I am however in the mortgage business and do things differently than others because I believe in paying off my debt with the lowest interest rate for the longest time. This usually means the choice of a hybrid arm, fixed for a period of as little as three months or as long as three to five years. I DO NOT pay the coupon rate or payment, but escalate the payment to 1% of the balance of the loan. This way I get a major pay down of the mortgage because my interest rates are way under the going rates.
Writers note: The inverse yield curve makes it impossible to take shorter term rates at this time in the mortgage cycle and do better than long term rates.
At times when we are looking to be in the house for a shorter period, I will use an interest only loan, not a 30-year fixed, as I am seeking the lowest positive payment one can get. 30-year loans aren't the lowest payment, nor are 40 or 50-year loans.

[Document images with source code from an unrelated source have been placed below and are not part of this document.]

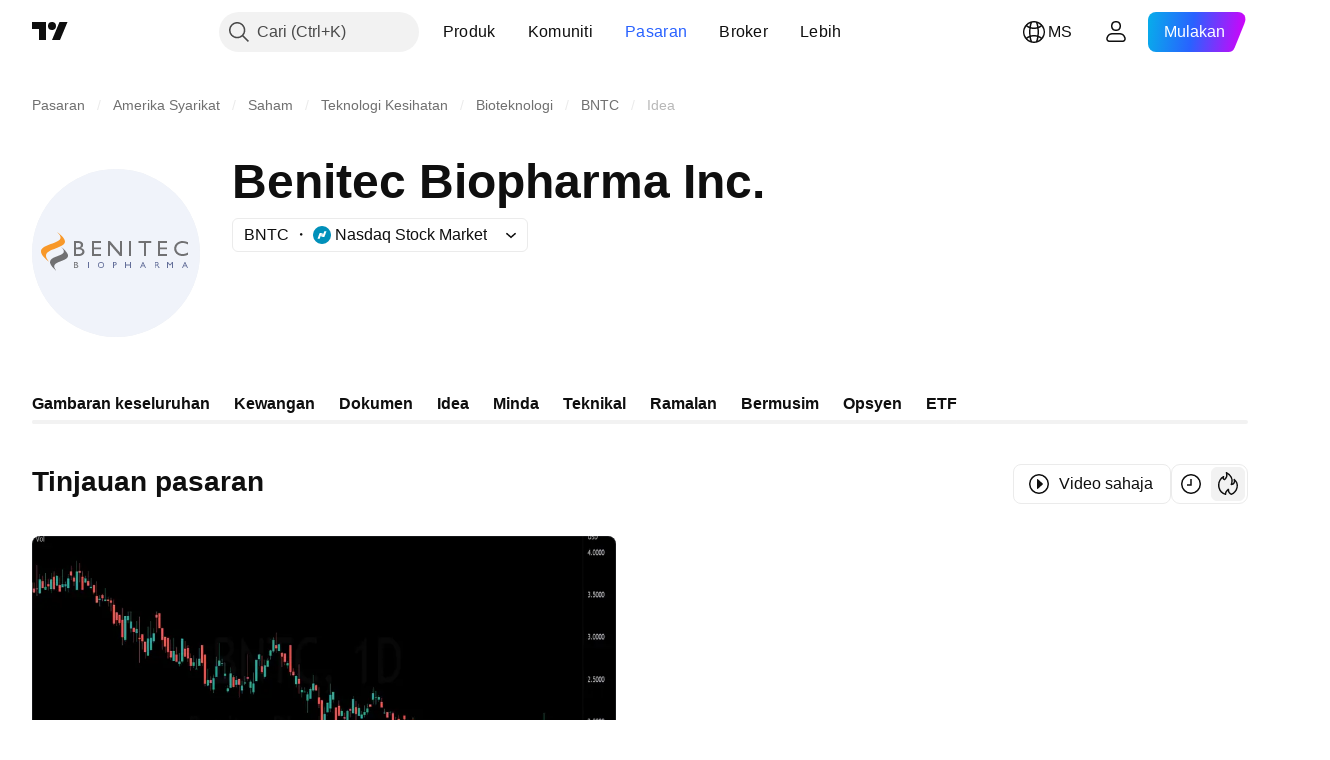

--- FILE ---
content_type: image/svg+xml
request_url: https://s3-symbol-logo.tradingview.com/benitec-biopharma.svg
body_size: 34
content:
<!-- by TradingView --><svg width="18" height="18" viewBox="0 0 18 18" xmlns="http://www.w3.org/2000/svg"><path fill="#F0F3FA" d="M0 0h18v18H0z"/><path d="M12.32 9.27A7.28 7.28 0 0 0 10.9 8c3.56 3.21-5.67 2.04-2.93 5.56.29.4.78.88 1.52 1.44l-.15-.18c-2.92-3.3 6.14-2.1 2.98-5.55Z" fill="#717173"/><path d="M9.67 3c7.71 5.86-6.55 3.88-2.45 8.76l.2.24C-.72 5.49 14.7 7.75 9.66 3Z" fill="#F89829"/></svg>

--- FILE ---
content_type: application/javascript; charset=utf-8
request_url: https://static.tradingview.com/static/bundles/ms_MY.1274.0bfefb1087ed2298a2bd.js
body_size: 802
content:
(self.webpackChunktradingview=self.webpackChunktradingview||[]).push([[1274,15689,97837,94830],{137597:e=>{e.exports=["oleh {username}"]},527427:e=>{e.exports=["Penapis"]},516954:e=>{e.exports=["Skrip berbayar"]},959698:e=>{e.exports=["Komen"]},256257:e=>{e.exports={en:["Broker"]}},237744:e=>{e.exports=["Bursa"]},212702:e=>{e.exports=["Menggalakkan"]},571812:e=>{e.exports=["Cipta idea"]},644500:e=>{e.exports=["Semua idea"]},656123:e=>{e.exports=["Semua jenis"]},408482:e=>{e.exports=["Jadilah individu pertama!"]},515462:e=>{e.exports=["Faham"]},99625:e=>{e.exports=["Padam catatan"]},852484:e=>{e.exports=["Pendidikan"]},309653:e=>{e.exports=["Idea Pendidikan"]},510640:e=>{e.exports=["Pilihan Editor"]},576362:e=>{e.exports=["Pilihan"]},43914:e=>{e.exports=["Skrip jemputan sahaja. Hubungi penulis untuk akses."]},921636:e=>{e.exports=["Skrip jemputan sahaja. Anda telah diberikan akses."]},184549:e=>{e.exports=["Penunjuk"]},961384:e=>{e.exports=["Penapis jenis idea"]},560007:e=>{e.exports=["Oops, terlalu banyak tujahan"]},897141:e=>{e.exports=["Sumber terbuka sahaja"]},728257:e=>{e.exports=["Panjang"]},709642:e=>{e.exports=["Perpustakaan"]},776342:e=>{e.exports=["Paling popular"]},913015:e=>{e.exports=["Terkini"]},910230:e=>{e.exports=["Paling relevan"]},196997:e=>{e.exports=["Tinjauan pasaran"]},241557:e=>{e.exports=["Belum ada idea di sini"]},606110:e=>{e.exports=["Masih tiada idea video di sini"]},294830:e=>{e.exports=["Nota Untuk Pengarang"]},874992:e=>{e.exports=["Halaman selepas ini"]},674913:e=>{e.exports=["Susun mengikut paling terkini"]},872299:e=>{e.exports=["Susun mengikut kepopularan"]},592921:e=>{e.exports=["Susun dari segi relevan"]},292278:e=>{e.exports=["Skrip dilindungi"]},346703:e=>{e.exports=["Penapis jenis skrip"]},13009:e=>{e.exports=["Singkat"]},455087:e=>{e.exports=["Tunjuk video sahaja"]},468709:e=>{e.exports=["Tunjuk lebih penerbitan"]},376924:e=>{e.exports=["Tunjuk skrip sumber terbuka sahaja"]},629383:e=>{e.exports=["Strategi"]},508670:e=>{e.exports=["Muka Surat {num}"]},632147:e=>{e.exports=["Penomboran"]},871177:e=>{e.exports=["Penunjuk Pine Script®"]},601470:e=>{e.exports=["Perpustakaan Pine Script®"]},359681:e=>{e.exports=["Strategi Pine Script®"]},717184:e=>{e.exports=["Halaman sebelum"]},690593:e=>{e.exports=["Idea peribadi"]},627458:e=>{e.exports=["Skrip peribadi"]},963929:e=>{e.exports=["Terlalu laju sayang! Perlahankan sedikit, kaji carta kami dan cuba sekali lagi nanti."]},767138:e=>{e.exports=["Idea dagangan"]},97837:e=>{e.exports=["Telah dikemas kini"]},224263:e=>{e.exports=["Video sahaja"]},72685:e=>{e.exports=["{count} galakan"]},595139:e=>{e.exports=["{count} komen"]}}]);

Interest only loans are, because you do not pay any principal.
Down payments always come from one of the other houses. I will generally pull out 20% of the new purchase from one of the other houses and then get an 80% loan, which in effect gives me 100% financing. I do this to keep as much money available as possible for other opportunities, yet I am always making maximum pay downs on my mortgages. The goal of being debt free is never changed, even though I tend to move money around. And yes I pay closing costs because they are real costs and have to be paid. If 1/2% is going to affect the profitability of the house, then I am not buying the right place.
The real estate cycle is a fact of life and shouldn't be an annoyance. No one gets a great deal while prices are on the way up and those with courage who buy while prices are slowing or falling can generally start smiling after the turn in cycle, and about several years ahead of anyone else. Any investment is a risk and should be so noted, but mitigating the risk is easier if you are going against the trend. Selling when it looks like they are going through the roof, and buying when you’re sure that only an unaware fool would do something like that could easily set you up financially for years to come. Do not kid yourself – it takes an inordinate amount of courage to do something like that, but the risk-reward ratio is usually on your side.
The most important piece of information you can take from this column is that you need to live within your own skin. What is good for me and my wife could be horrible for you. We learn a valuable lesson in grade school that we quickly forget when we mature. In grade school if someone was smarter or faster or could kick the ball further, we never worried, because they were generally older or bigger and we knew our time to grow and age was coming. Once we mature, we try to judge ourselves with everyone.
Not a good idea. There are still a whole lot of people that are older and bigger and can still kick the ball further, figuratively speaking, but your time will come. Measure yourself against yourself, or better, against your financial long term plan, and you will do better and feel better.
Now that you have seen some of the things I do my way, I would love to hear how you do it your way.